Babak III : 3. Belum Waktu.
Sekarang, 1999.
"Buk! Ibuk!"
"Ada apa teriak-teriak?" tanya Lastri sambil menyeruput kopinya pelan.
"Nonik bilang gula darah Ibuk naik. Aduh! Kok masih minum kopi. Lintang sudah memperingatkan Nonik supaya nggak boleh kasih Ibuk minum kopi."
"Duduk, Lintang. Ibu nggak akan mati gara-gara kopi. Lagipula ini tak ada gulanya," jawab Lastri pelan.
"Benarkah?" tanya Lintang.
"Duduklah, Lintang.
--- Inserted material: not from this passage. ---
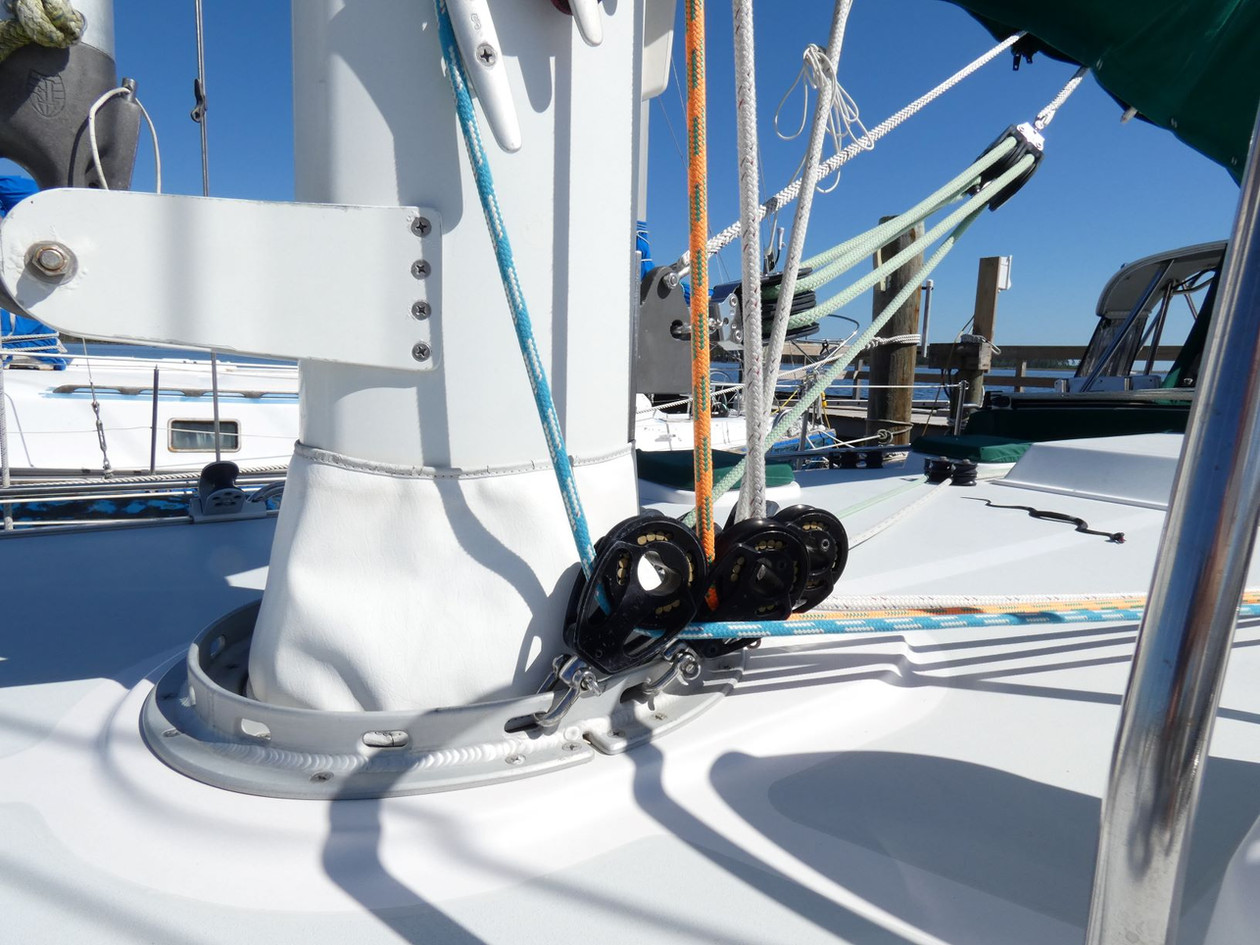 Mast Base 2.JPG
Ibu mau bicara denganmu."
Lintang menuruti perintah Lastri. Ia duduk di kursi tepat di hadapan ibunya. Lastri meminta salah seorang pembantunya untuk membuatkan kopi untuk anaknya.
"Ada apa, Buk?"
"Berapa usiamu saat ini?"
"Apa kita akan membicarakan ini dan ini lagi, Buk?"
"Ibuk nggak mau mati sebelum kau tinggal di rumah ini lagi."
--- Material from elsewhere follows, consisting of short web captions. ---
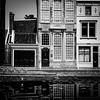 (Nico_1962) Tags: house houses huis huizen building gebouw leica summarit leicam nederland thenetherlands gouda holland bw zwartwit blackandwhite city stad urban town meetzoeker rangefinder vierkant square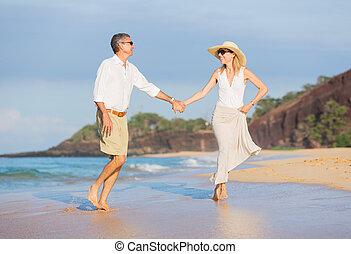 viejo, pareja, caminata, medio, el gozar, playa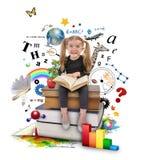 Schulmädchen-Lesebuch auf Weiß Lizenzfreie Stockfotografie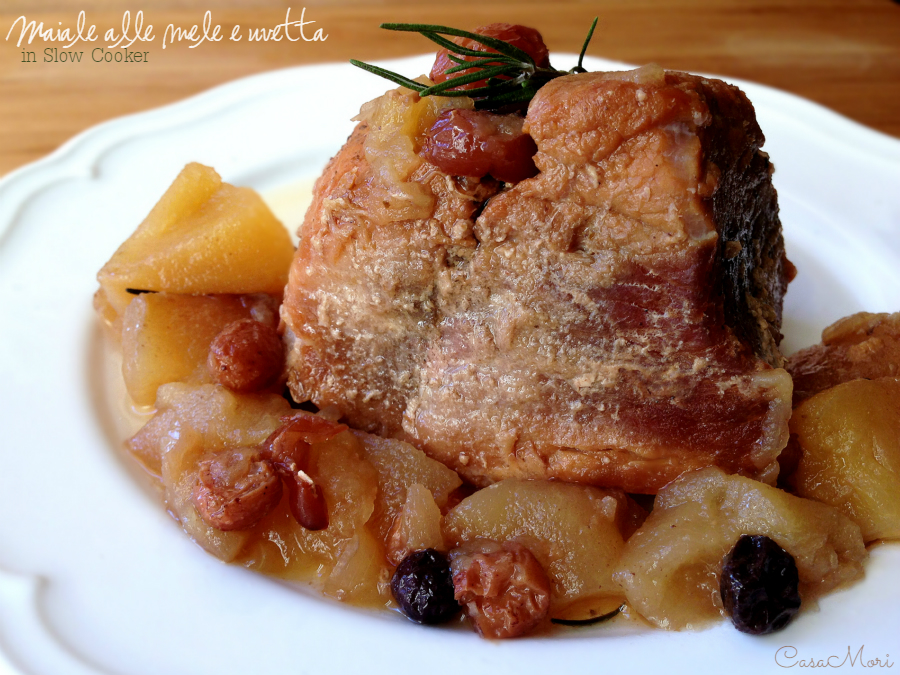 Maiale alle mele, uvetta e mirtilli in Slow Cooker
"Aku punya rumah sendiri," bantah Lintang.
"Ini rumahmu."
"Ini rumah Bapak."
"Ini rumahmu, Lintang. Kau membelinya di saat usaha Bapak bangkrut. Kau harus tinggal di sini," balas Lastri.
"Suruh Harjo tinggal bersamamu. Dia anak tertua," jawab Lintang. Lastri menggeleng.
"Kau yang akan memiliki rumah ini, bukan Harjo."
"Aku nyaman tinggal sendiri," alasan Lintang.
"Juga nyaman hidup sendiri?"
"Biarlah Lintang memiliki hidupnya sendiri, Ibu," sahut Nonik. Wanita berusia di atas lima puluhan itu masuk ke ruang utama sambil membawa kopi di atas baki kayu. Ia berada di dapur ketika mendengar pembantu mengatakan kalau Lintang datang menemui ibunya. Jadi segera kakak dari pria itu bergegas menemui adiknya.
"Lintang pasti memiliki alasannya kenapa dia nyaman dengan tinggal sendiri."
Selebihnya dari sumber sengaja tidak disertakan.